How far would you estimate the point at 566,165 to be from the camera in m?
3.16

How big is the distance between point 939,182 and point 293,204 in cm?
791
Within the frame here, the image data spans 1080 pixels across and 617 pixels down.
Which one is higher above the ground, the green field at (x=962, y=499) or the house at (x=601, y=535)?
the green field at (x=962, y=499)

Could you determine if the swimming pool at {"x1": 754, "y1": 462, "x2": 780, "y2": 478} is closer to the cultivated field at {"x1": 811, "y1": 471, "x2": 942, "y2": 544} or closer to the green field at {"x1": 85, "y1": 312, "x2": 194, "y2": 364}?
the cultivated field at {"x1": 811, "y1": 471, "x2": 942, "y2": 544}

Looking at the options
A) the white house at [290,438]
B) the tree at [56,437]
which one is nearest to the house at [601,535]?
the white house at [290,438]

------

> Work to complete
Copy out every one of the records above, reproducing each line without any change.

> Full answer
How far would you estimate the point at 566,165 to be from the camera in m?
3.16

How big is the distance between point 939,182 and point 293,204 in cm?
791
Within the frame here, the image data spans 1080 pixels across and 617 pixels down.
Which one is higher above the ground, the green field at (x=962, y=499) or the house at (x=601, y=535)?
the green field at (x=962, y=499)

Could you determine if the swimming pool at {"x1": 754, "y1": 462, "x2": 780, "y2": 478} is closer to the cultivated field at {"x1": 811, "y1": 471, "x2": 942, "y2": 544} or closer to the green field at {"x1": 85, "y1": 312, "x2": 194, "y2": 364}?
the cultivated field at {"x1": 811, "y1": 471, "x2": 942, "y2": 544}

Looking at the options
A) the white house at [290,438]
B) the tree at [56,437]
which one is nearest to the house at [601,535]?
the white house at [290,438]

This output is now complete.